There are no petitions. And only one letter has been filed with the commission by a wind farm opponent, David Meranda, a retired auto engineer who has lived near DeSoto his entire life.
The commission will conduct a hearing at 6:30 p.m. today in the county building on a zoning amendment to allow wind farms in farming zones and to establish regulatory standards.
Meranda declined comment, calling himself a “low-profile guy.” But in his letter, he wrote that wind farms degrade the beauty of rural areas; decrease residential property values; cause shadow flicker; make noise; interfere with television and radio reception; attract lightning strikes; threaten flying wildlife; cause light pollution at night; and cause headaches, seizures, hearing problems and sleeplessness.
Plan commission staff reported Wednesday that they had fielded some telephone calls from concerned citizens who didn’t understand the purpose of the public hearing, thinking that it pertained to a proposed wind farm, rather than overall wind farm regulations. A representative of one residential subdivision also has raised concerns to the staff.
The proposed zoning amendment sets out requirements for wind farms including financial assurance, building permits, road maintenance and repair during construction, tower and blade color (white, gray or other unobtrusive color), noise and vibration, lighting and setbacks.
Wind farm towers would have to set back at least 1,000 feet from a residence and at least 2,000 feet from a subdivision, town or city under the ordinance.
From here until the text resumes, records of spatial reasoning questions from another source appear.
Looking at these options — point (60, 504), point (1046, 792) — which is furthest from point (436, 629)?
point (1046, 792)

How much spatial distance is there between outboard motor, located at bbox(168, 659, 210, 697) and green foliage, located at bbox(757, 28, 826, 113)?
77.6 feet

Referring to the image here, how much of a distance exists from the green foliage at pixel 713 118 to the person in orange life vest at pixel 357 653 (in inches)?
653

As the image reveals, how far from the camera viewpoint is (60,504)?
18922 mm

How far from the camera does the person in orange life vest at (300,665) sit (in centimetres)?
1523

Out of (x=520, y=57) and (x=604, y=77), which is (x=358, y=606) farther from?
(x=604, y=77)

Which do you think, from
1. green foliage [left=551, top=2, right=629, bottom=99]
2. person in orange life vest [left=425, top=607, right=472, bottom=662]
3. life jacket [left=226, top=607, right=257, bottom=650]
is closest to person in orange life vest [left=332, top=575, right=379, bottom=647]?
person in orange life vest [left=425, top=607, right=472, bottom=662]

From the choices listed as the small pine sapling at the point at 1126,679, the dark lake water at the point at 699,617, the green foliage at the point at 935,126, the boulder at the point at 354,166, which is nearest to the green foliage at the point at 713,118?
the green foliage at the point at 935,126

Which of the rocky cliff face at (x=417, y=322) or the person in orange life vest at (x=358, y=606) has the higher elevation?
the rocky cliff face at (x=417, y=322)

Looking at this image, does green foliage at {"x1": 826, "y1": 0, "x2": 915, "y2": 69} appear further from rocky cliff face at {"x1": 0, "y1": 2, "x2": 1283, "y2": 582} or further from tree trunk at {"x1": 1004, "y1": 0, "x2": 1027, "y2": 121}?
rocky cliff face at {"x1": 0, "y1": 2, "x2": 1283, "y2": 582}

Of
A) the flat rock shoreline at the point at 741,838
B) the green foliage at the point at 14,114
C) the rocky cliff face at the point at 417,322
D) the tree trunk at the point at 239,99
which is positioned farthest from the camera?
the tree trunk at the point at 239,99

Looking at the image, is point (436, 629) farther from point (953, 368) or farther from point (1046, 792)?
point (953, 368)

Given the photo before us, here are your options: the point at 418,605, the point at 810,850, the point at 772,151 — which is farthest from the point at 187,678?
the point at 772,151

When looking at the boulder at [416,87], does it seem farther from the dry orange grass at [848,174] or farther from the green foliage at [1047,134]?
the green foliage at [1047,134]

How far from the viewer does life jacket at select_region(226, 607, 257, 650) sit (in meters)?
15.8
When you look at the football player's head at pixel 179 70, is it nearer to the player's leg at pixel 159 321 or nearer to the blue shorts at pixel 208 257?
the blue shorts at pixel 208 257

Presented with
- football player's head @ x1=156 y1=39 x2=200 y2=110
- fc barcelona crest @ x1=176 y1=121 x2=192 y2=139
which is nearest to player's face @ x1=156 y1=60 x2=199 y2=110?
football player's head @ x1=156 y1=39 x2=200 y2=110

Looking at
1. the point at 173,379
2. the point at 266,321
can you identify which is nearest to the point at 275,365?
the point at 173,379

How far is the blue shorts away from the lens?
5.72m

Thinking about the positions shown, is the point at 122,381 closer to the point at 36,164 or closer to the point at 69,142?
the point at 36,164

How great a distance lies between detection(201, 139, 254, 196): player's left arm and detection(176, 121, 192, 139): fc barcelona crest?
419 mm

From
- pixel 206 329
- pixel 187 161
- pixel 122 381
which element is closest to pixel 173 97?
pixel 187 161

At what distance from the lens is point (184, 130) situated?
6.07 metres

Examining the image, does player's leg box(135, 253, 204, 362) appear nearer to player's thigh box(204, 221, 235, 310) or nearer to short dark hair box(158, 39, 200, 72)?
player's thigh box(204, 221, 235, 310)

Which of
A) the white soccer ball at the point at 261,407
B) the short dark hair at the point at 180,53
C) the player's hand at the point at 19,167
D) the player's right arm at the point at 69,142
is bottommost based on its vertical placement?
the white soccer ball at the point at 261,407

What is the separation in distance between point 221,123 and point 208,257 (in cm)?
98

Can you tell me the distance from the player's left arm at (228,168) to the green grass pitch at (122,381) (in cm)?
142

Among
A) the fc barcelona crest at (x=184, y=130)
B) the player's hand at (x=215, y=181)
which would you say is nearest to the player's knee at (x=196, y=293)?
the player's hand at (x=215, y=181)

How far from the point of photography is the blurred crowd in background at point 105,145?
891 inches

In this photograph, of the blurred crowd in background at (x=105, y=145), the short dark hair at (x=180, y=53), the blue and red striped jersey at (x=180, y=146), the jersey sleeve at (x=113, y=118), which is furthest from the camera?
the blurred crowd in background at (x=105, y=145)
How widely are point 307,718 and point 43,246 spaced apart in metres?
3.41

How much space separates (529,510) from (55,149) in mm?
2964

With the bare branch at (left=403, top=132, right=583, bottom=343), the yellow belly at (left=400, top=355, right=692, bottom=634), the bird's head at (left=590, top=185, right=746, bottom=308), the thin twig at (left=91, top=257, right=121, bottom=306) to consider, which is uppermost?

The regulations are being proposed after E.ON Climate & Renewables North America expressed interest in developing a wind farm in eastern Delaware County. E.ON already has built the Wildcat 1 Wind Farm in neighboring Madison and Tipton counties.
Some counties have welcomed wind farms because of the property taxes and land owner royalties that are generated.
Other benefits of wind farms include construction jobs, operations jobs (eight to 12 in the case of Wildcat 1), compatibility with crop production, displacement of fossil fuel generation, and avoiding the release of the greenhouse gas carbon dioxide and sulfur dioxide, the leading cause of acid rain.